La réponse de Kiev et de Bruxelles
L’Ukraine a accueilli la proposition d’Inspection du pipeline Druzhba avec une certaine réserve, rappelant que les zones concernées sont toujours sous la menace de bombardements. Kiev craint que la présence d’experts internationaux ne serve de bouclier humain ou, au contraire, ne devienne une cible pour les forces russes. Bruxelles, de son côté, cherche une voie médiane : une mission d’observation sous l’égide de l’Agence internationale de l’énergie ou d’un organisme neutre.
Le succès ou l’échec de l’Inspection du pipeline Druzhba déterminera la capacité de l’Union européenne à gérer ses propres crises internes sans compromettre son soutien à ses alliés extérieurs. La pression monte sur les épaules d’Antonio Costa pour trouver un compromis qui satisfasse à la fois les exigences de sécurité de Budapest et les besoins urgents de liquidités de Kiev.
Vers une cartographie précise des dommages
Une Inspection du pipeline Druzhba complète prendrait environ deux semaines selon les estimations techniques. Elle permettrait de classer les dommages en trois catégories : mineurs (réparables immédiatement), majeurs (nécessitant des pièces de rechange spécifiques) et critiques (impliquant une reconstruction totale de sections entières). Cette clarté est ce que réclament les raffineurs d’Europe centrale pour planifier leur production annuelle.
Les conséquences d’un refus de l’UE
Si l’Union européenne rejette la demande d’Inspection du pipeline Druzhba, la Hongrie a déjà prévenu qu’elle utiliserait son droit de veto sur toutes les prochaines décisions concernant l’Ukraine.
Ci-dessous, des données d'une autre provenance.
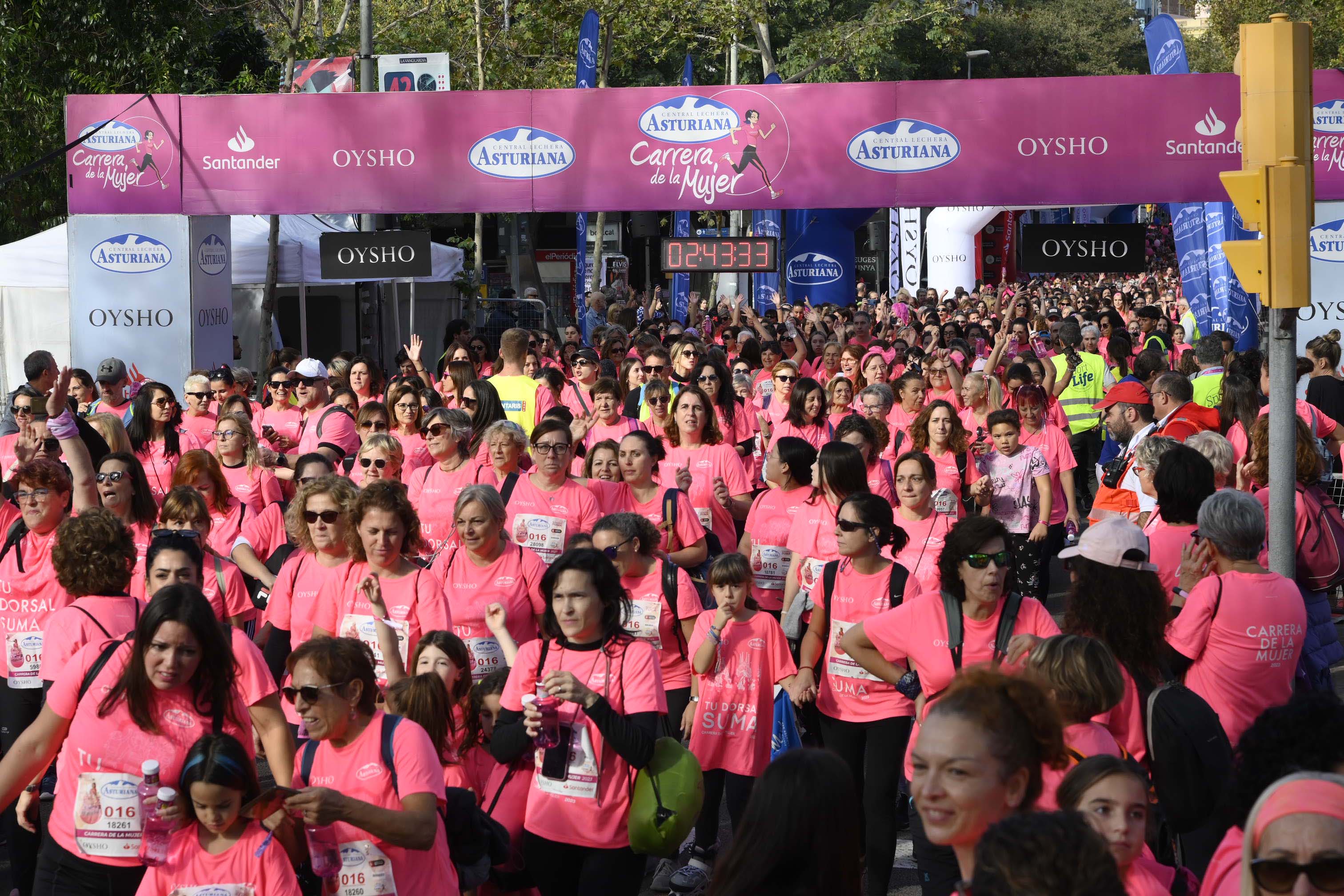 Las mejores fotos de la Carrera de la Mujer de Barcelona 2023. 7808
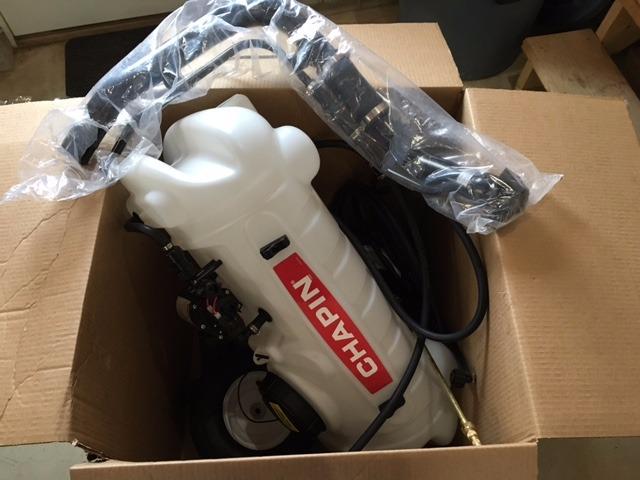 CHAPIN International Inc. 97600 15-Gallon, 12-Volt EZ Tow Dripless Fertilizer, Herbicide and Pesticide Sprayer customer photo 1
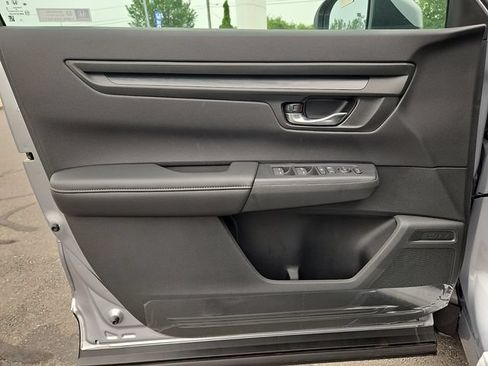 New 2026 Honda CR-V LX image 12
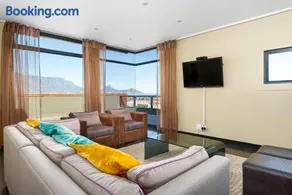 The Manhattan Apartments - Image 5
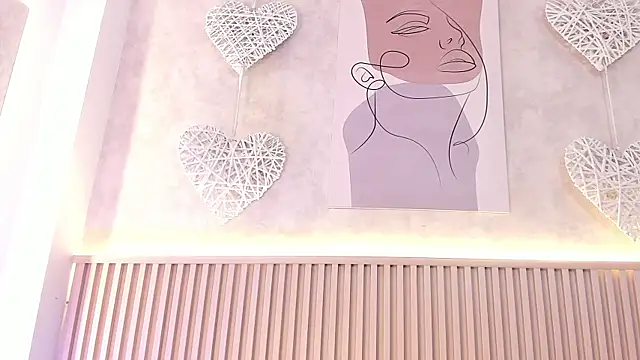 daiana curly online show from September 21, 2025, 7:48 pm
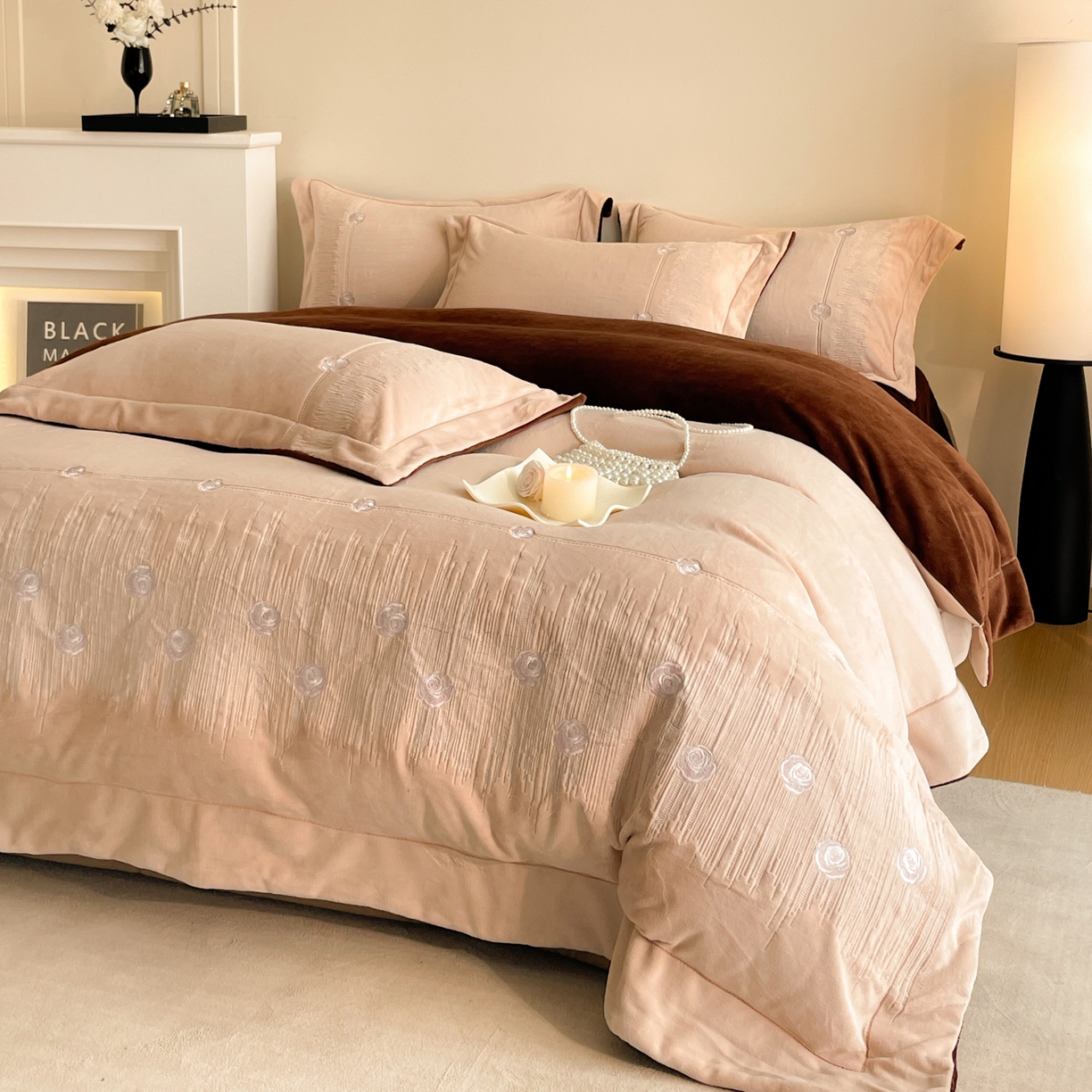 91家纺网 家纺一手货源 找家纺 新方向 2025新款全消光A类刺绣牛奶绒四件套-玫瑰情缘 玫瑰情缘-香槟咖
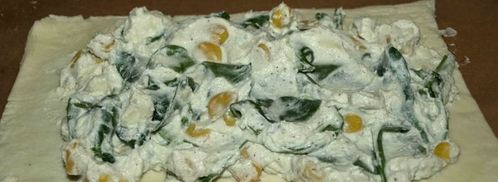 слойки с рикоттой, шпинатом и сладкой кукурузой. Шаг 5
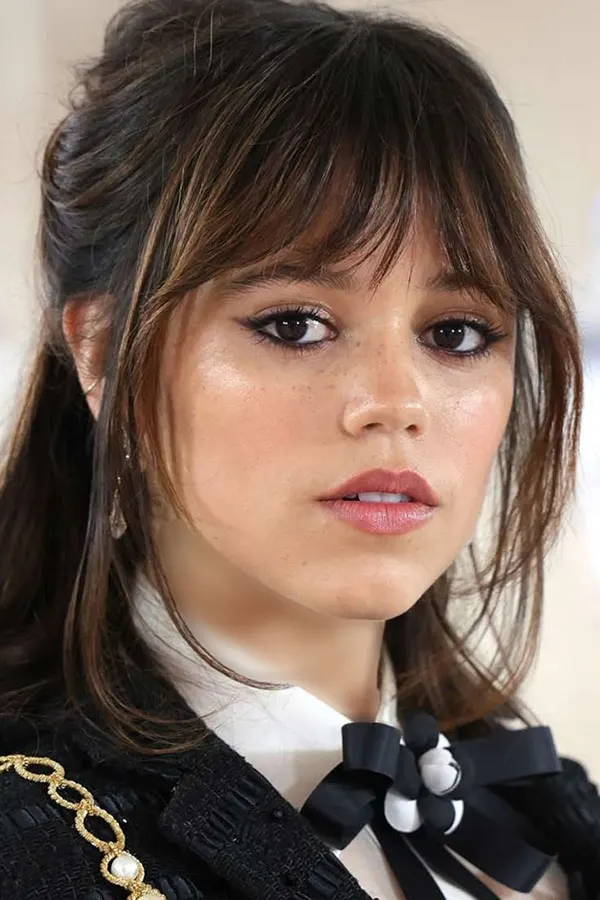 Hairstyle with bangs under the veil for school 23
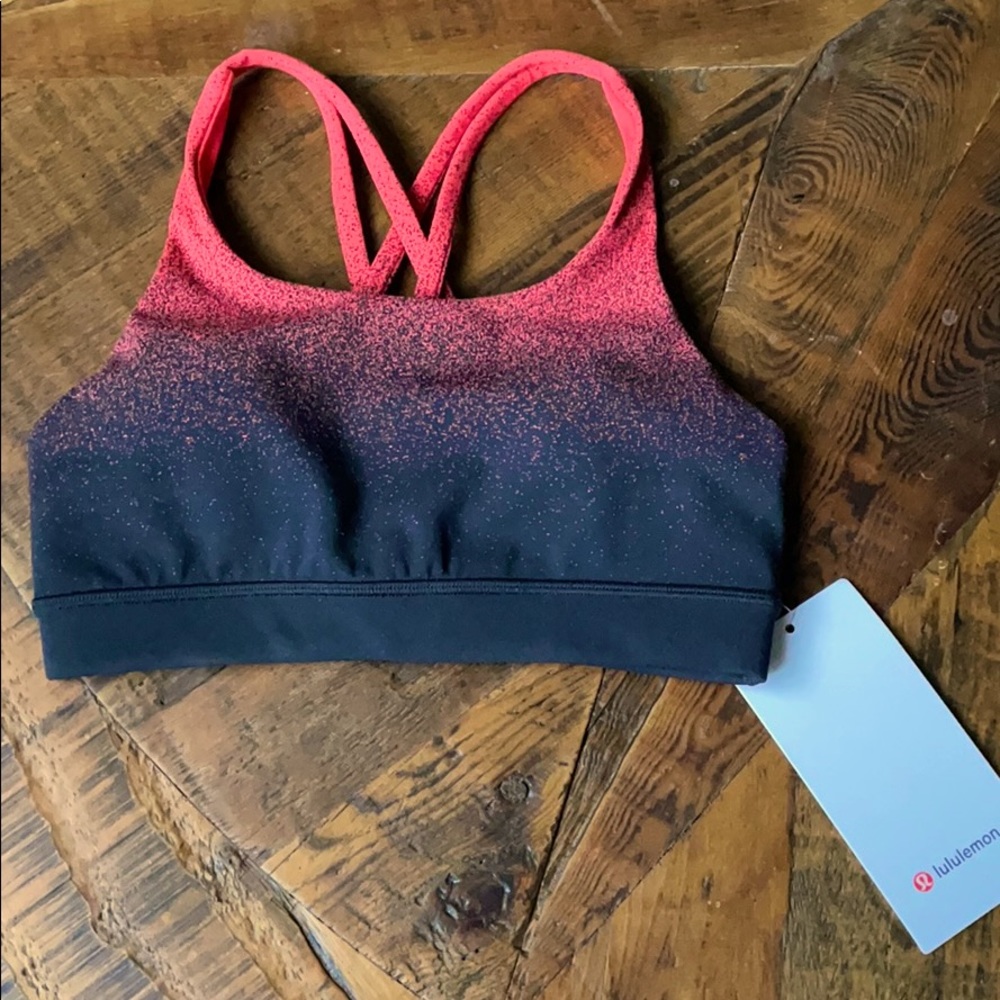 LULULEMON Energy Bra size 4 NWT
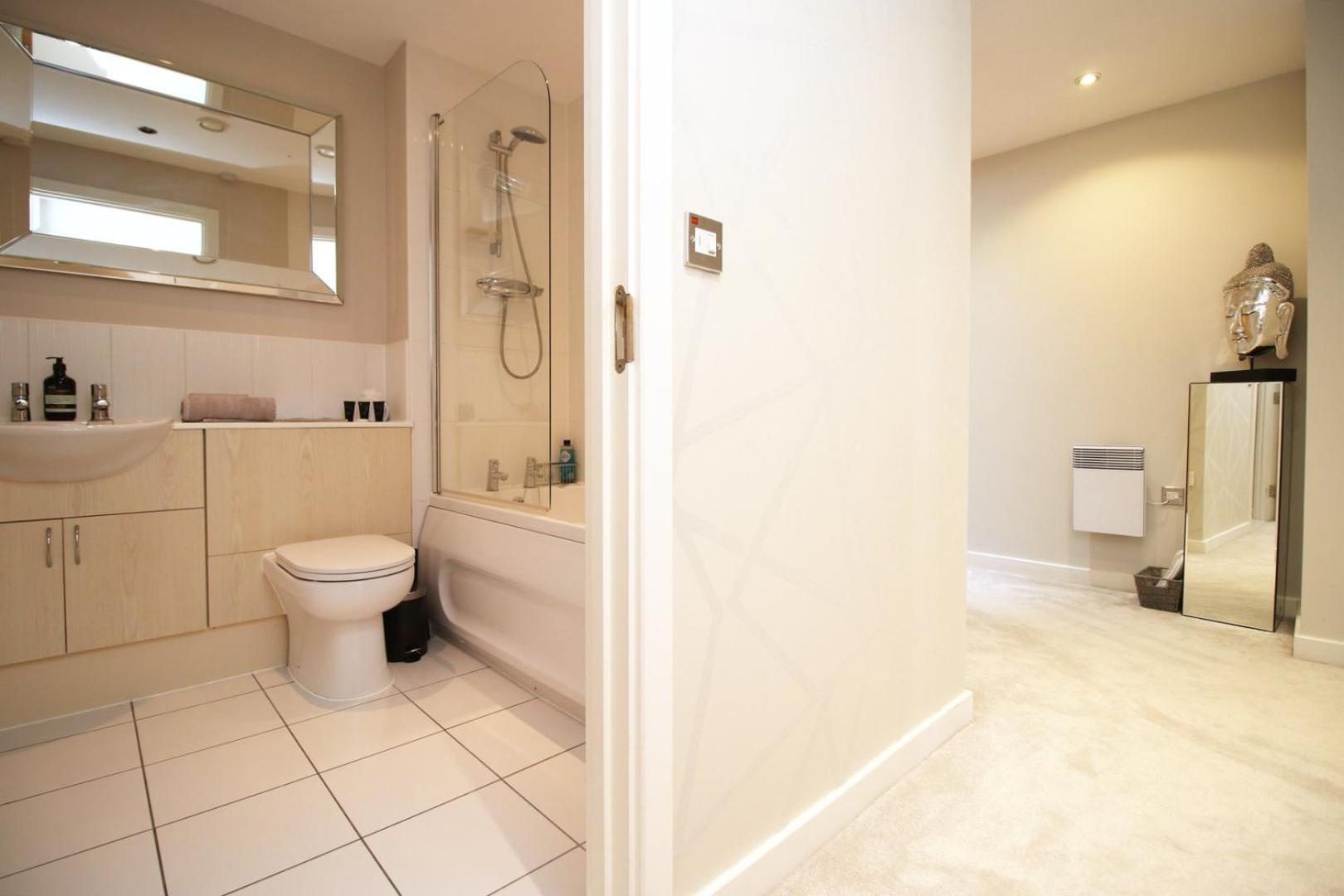 Perfect Getaway In Cardiff Marina Appartement Buitenkant foto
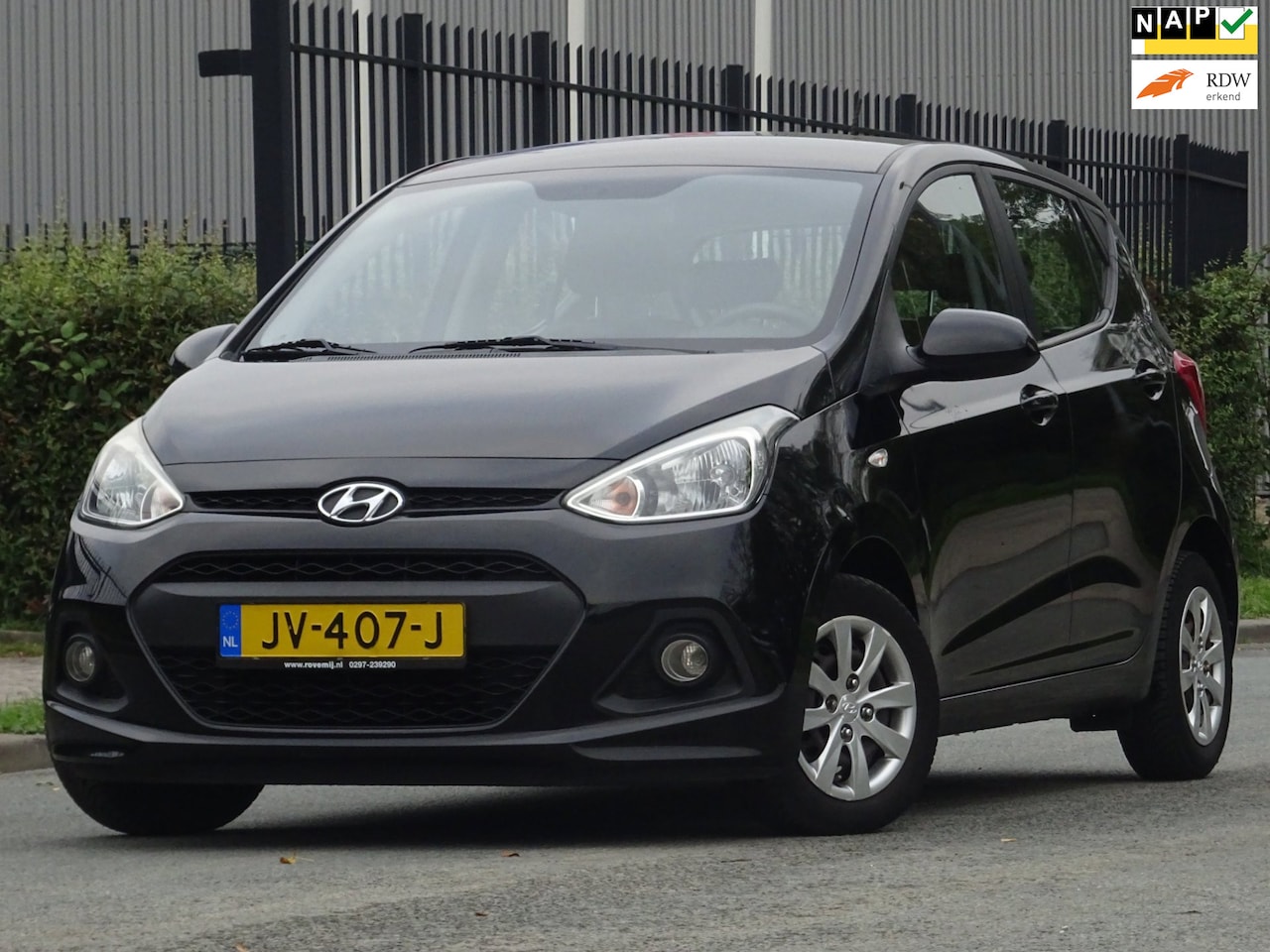 Hyundai i10 - 1.0i i-Motion BJ2016 132DKM NAP/CLIMA/CRUISE/APK - AutoWereld.nl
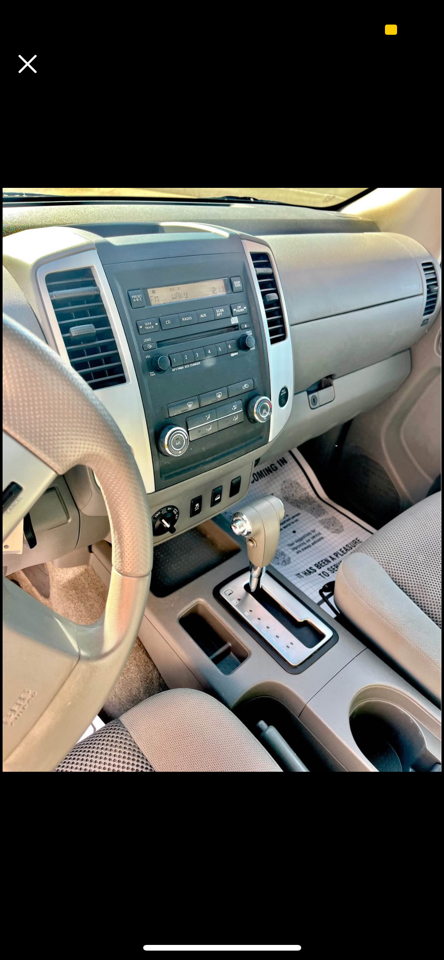 Nissan Frontier SL Crew Cab 4WD 2012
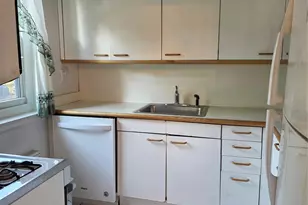 152-34 Jewel Ave, Kew Gardens, NY 11367 - Photo 5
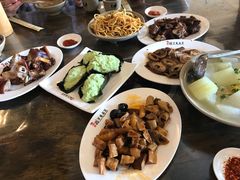 -老鼎万春卤菜(鹭湖宫8区店)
Cette politique de la chaise vide pourrait paralyser le fonctionnement de l’UE pendant plusieurs mois, au moment même où la situation sur le front nécessite une réponse rapide et coordonnée.
Le dossier de l’Inspection du pipeline Druzhba est donc bien plus qu’une question de tuyauterie. C’est le test ultime de la cohésion européenne face à la fatigue de la guerre et aux intérêts nationaux divergents. Chaque camp observe désormais les mouvements de l’autre, attendant le signal qui permettra, peut-être, de rouvrir les vannes.
Géopolitique du brut et résonance transcontinentale unique
L’issue de cette crise redéfinira durablement la manière dont les pays enclavés négocient leur dépendance aux infrastructures héritées de l’ère soviétique. En exigeant cette vérification factuelle, la Hongrie ne cherche pas seulement à sécuriser son pétrole, mais à imposer une nouvelle norme de transparence dans les relations entre l’UE et ses pays candidats. L’influence d’Orbán sur l’échiquier énergétique européen n’a jamais été aussi manifeste, transformant une simple canalisation en un levier de pouvoir absolu.